My father was a preacher, and of necessity, he and my mother frowned on Mr. and Mrs. Martens and their unruly offspring, but they could no more stay away from their house than we children.  We held traditional Mennonite hog-butcherings either at their farm or ours.  My mother happily took on much of their harvest canning and freezing so that Mrs. Martens might devote herself to uninterrupted care of her beloved chickens.  Oddly enough, her lack of conventional discipline over her children turned out many healthy and well-adjusted adult Martens.  Susie, for one, never got drunk or smoked a joint in her teenage years or beyond.  Mrs. Martens, now a widow in her seventies, resides in a snug house purchased by her children who still air details about their private lives in her hearing and come and go as they please.
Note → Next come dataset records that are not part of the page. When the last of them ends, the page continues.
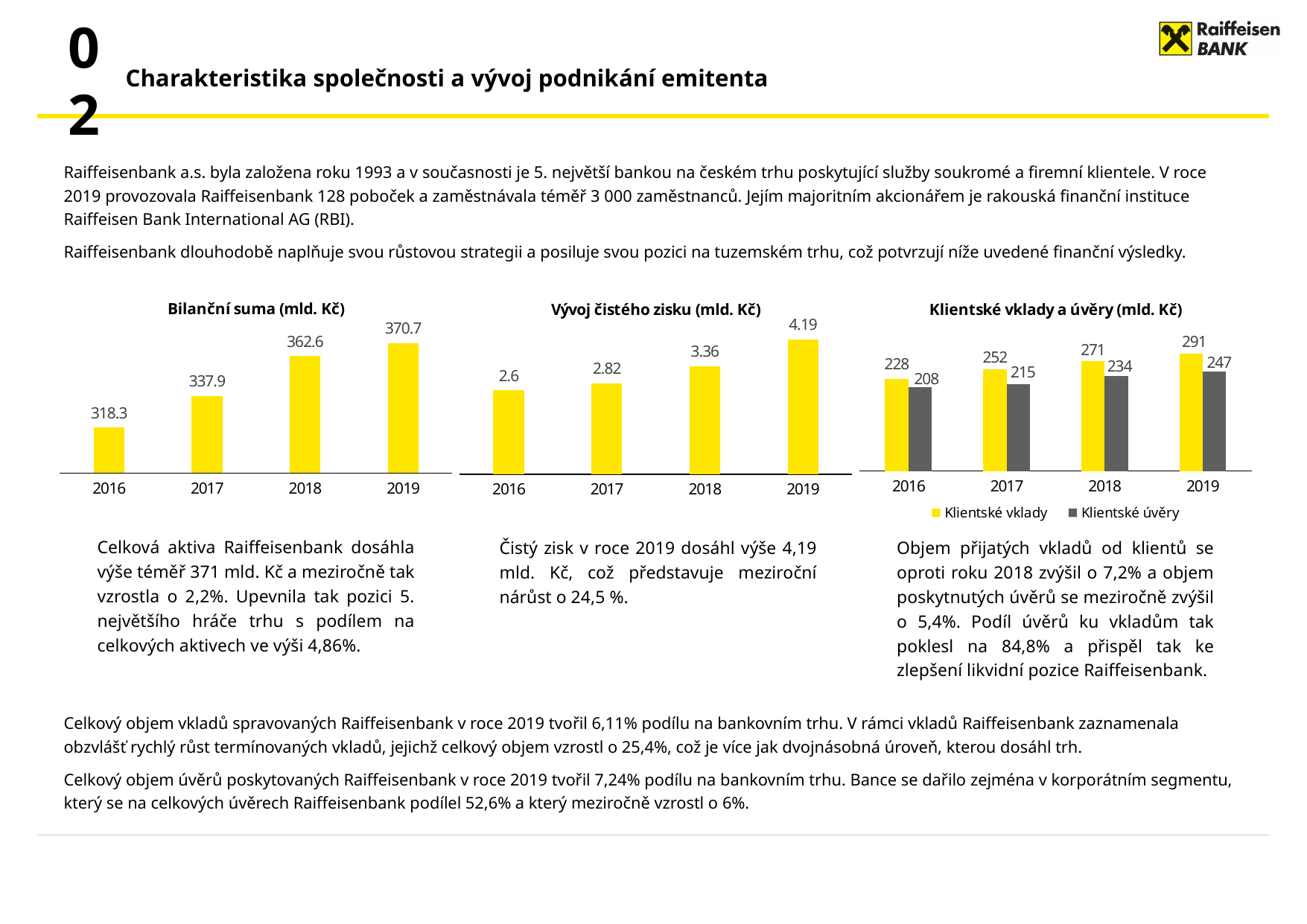
In the 'Klientské vklady a úvěry (mld. Kč)' chart, how many series does the legend list? 2 In the 'Bilanční suma (mld. Kč)' chart, what is the difference between the 2019 and 2018 values? 8.1 In the 'Klientské vklady a úvěry (mld. Kč)' chart, which is larger in 2019, Klientské vklady or Klientské úvěry? Klientské vklady In the 'Bilanční suma (mld. Kč)' chart, do the values rise or fall from 2016 to 2019? rise In the 'Klientské vklady a úvěry (mld. Kč)' chart, what is the value of Klientské úvěry for 2018? 234 In the 'Vývoj čistého zisku (mld. Kč)' chart, which year has the lowest value? 2016 In the 'Bilanční suma (mld. Kč)' chart, which year has the highest value? 2019 What type of chart is the 'Vývoj čistého zisku (mld. Kč)' chart? bar chart In the 'Klientské vklady a úvěry (mld. Kč)' chart, what is the difference between Klientské vklady and Klientské úvěry in 2017? 37 In the 'Bilanční suma (mld. Kč)' chart, what is the value for 2017? 337.9 In the 'Vývoj čistého zisku (mld. Kč)' chart, what is the value for 2018? 3.36 In the 'Vývoj čistého zisku (mld. Kč)' chart, how many years are shown? 4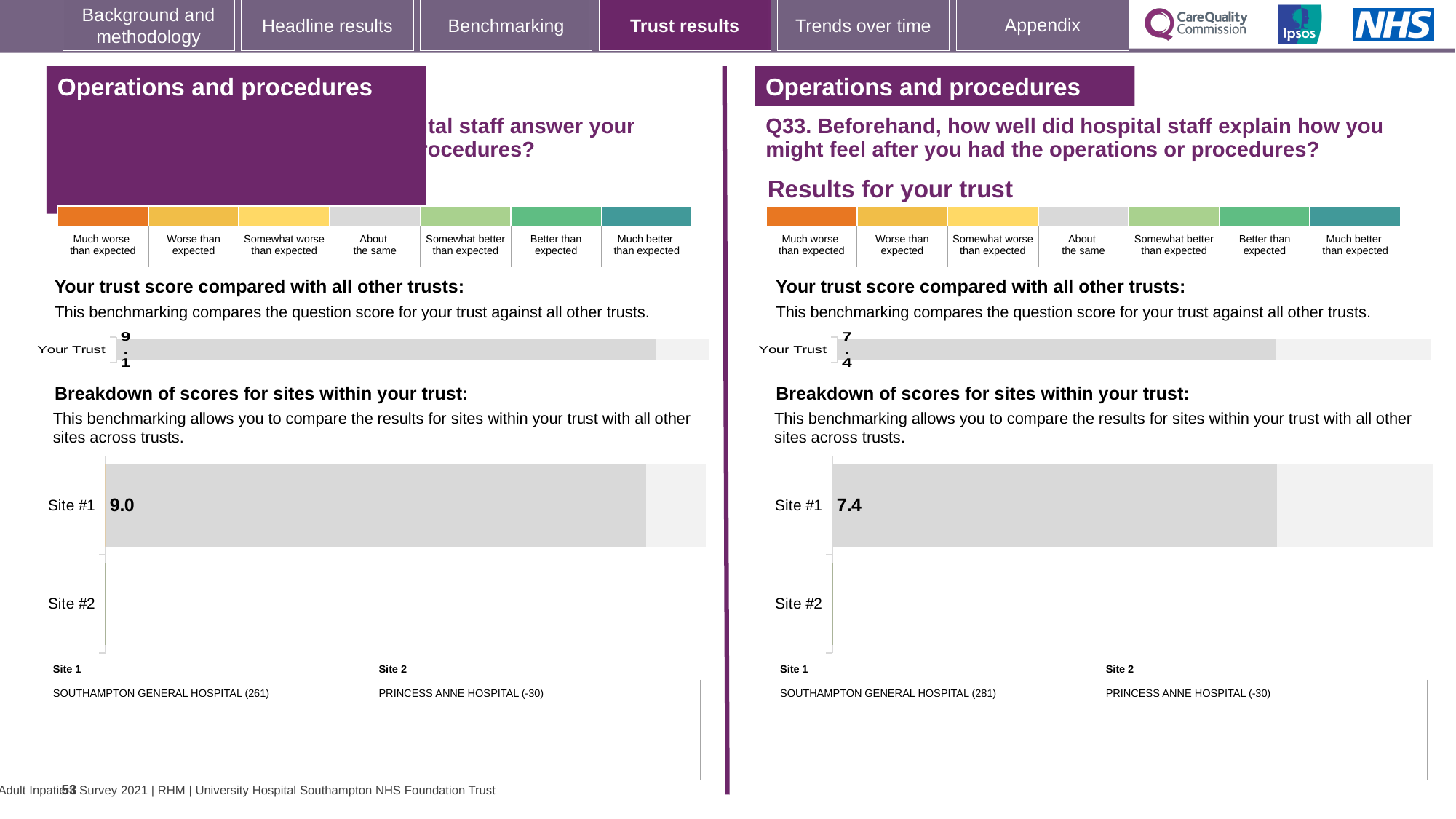
How many sites are listed in the right-hand 'Breakdown of scores for sites within your trust' chart? 2 What is the difference between the Site #1 score in the left-hand breakdown chart (9.0) and the Site #1 score in the right-hand Q33 breakdown chart (7.4)? 1.6 In the right-hand 'Your trust score compared with all other trusts' chart for Q33, what is the score shown for Your Trust? 7.4 In the left-hand 'Your trust score compared with all other trusts' chart, what is the score shown for Your Trust? 9.1 What kind of chart is the 'Breakdown of scores for sites within your trust' chart on the right-hand side? Bar chart How many rating categories are shown in the colour scale above the right-hand Q33 charts, from 'Much worse than expected' to 'Much better than expected'? 7 Which is larger: the Site #1 score in the left-hand breakdown chart or the Site #1 score in the right-hand Q33 breakdown chart? Left-hand chart (9.0) In the left-hand 'Breakdown of scores for sites within your trust' chart, what is the score for Site #1? 9.0 In the right-hand 'Breakdown of scores for sites within your trust' chart for Q33, what is the score for Site #1? 7.4 In the left-hand 'Your trust score' chart, what is the difference between the Your Trust score (9.1) and the Site #1 score (9.0) in the breakdown chart below it? 0.1 According to the site key under the right-hand Q33 breakdown chart, which hospital is Site 1? SOUTHAMPTON GENERAL HOSPITAL Which is larger: the Your Trust score in the left-hand chart or the Your Trust score in the right-hand Q33 chart? Left-hand chart (9.1)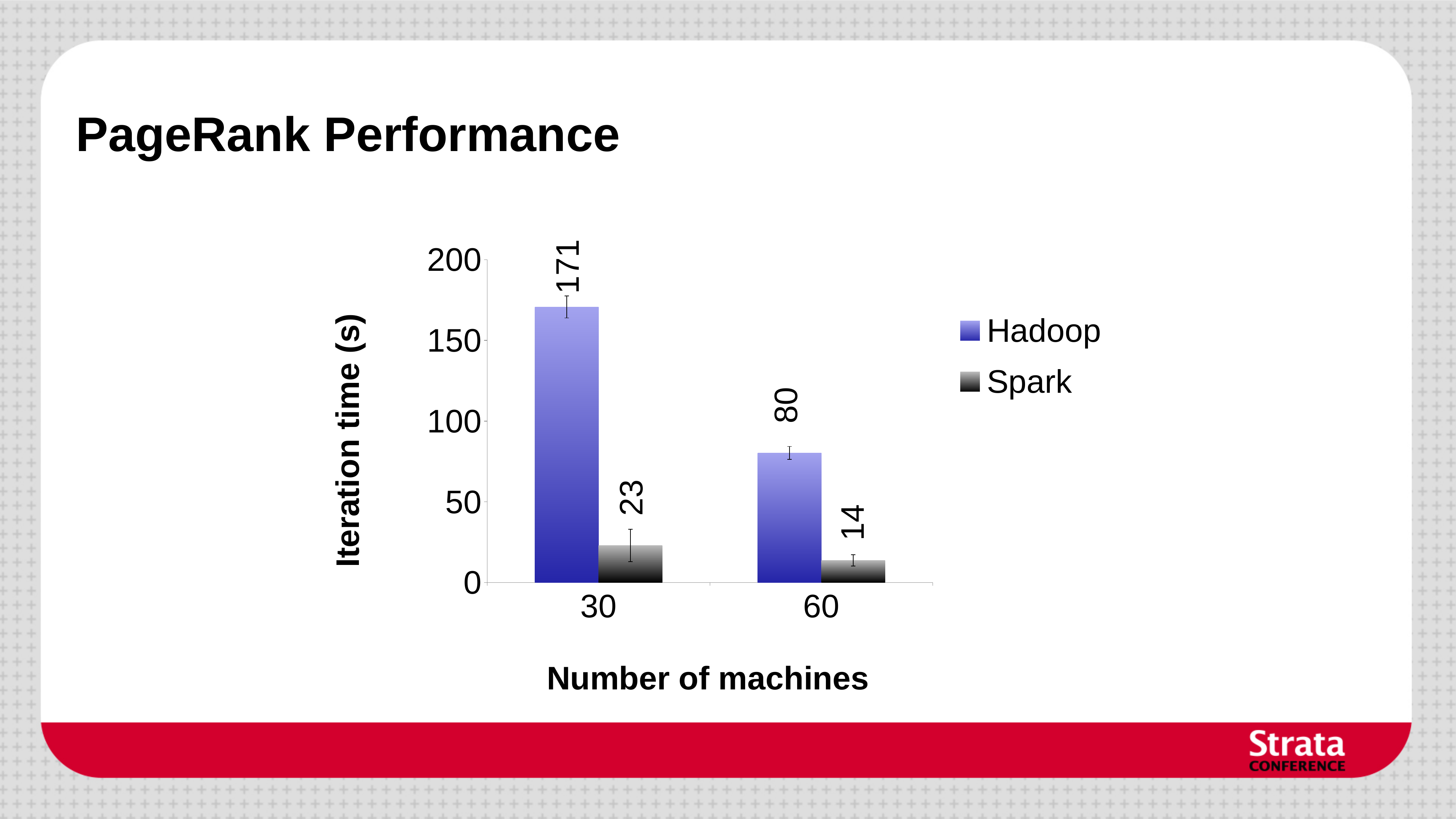
Which is larger: the Hadoop iteration time at 60 machines or the Spark iteration time at 30 machines? Hadoop at 60 machines Is the Hadoop iteration time at 30 machines greater or less than 150? greater How many series does the legend list? 2 What is the iteration time for Hadoop with 60 machines? 80 What is the label of the y axis? Iteration time (s) What is the iteration time for Spark with 30 machines? 23 Which bar has the lowest iteration time on the chart? Spark at 60 machines What is the iteration time for Hadoop with 30 machines? 171 What is the iteration time for Spark with 60 machines? 14 What is the difference between the Hadoop iteration times at 30 and 60 machines? 91 Which series has the highest iteration time at 30 machines? Hadoop What kind of chart is shown on the slide? Bar chart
I’m happy to write that Susie and I are still close.  Our differences in temperament have caused conflict between us through the years, but in essence, our friendship remains the same: she still embarrasses me in public and when she drawls “Oh boy”, I know that her patience with my fastidiousness is wearing thin.  She inspires me with her love for God.  Her four children follow in her crazy Martens footsteps.  She was my irrepressable, pregnant maid of honour when I got married,

and I was her…maid of honour.

I think my childhood and teenage experiences at the Martens farm formed my love of Wuthering Heights.  They both feature a huge old house full of rowdy, rustic inhabitants who all talk (or shout) at once around a crackling fireplace.  If you asked them why they do things so strangely they would look at you uncomprehendingly: they’re oblivious (or perhaps indifferent) to the norms and customs of society.

Below are my brother John (sitting) and Jake Martens in their twenties.  I can totally picture John as a dark, brooding Heathcliff in the Martens house.

I think we all need a Martens house somewhere in our lives.  It’s a world apart, a place where people do and say things a little differently than anywhere else, a place where anything can happen and usually does.  Maybe you live at the Martens house.  If so, let me know.  I’d love to come and sit awhile at the fireplace.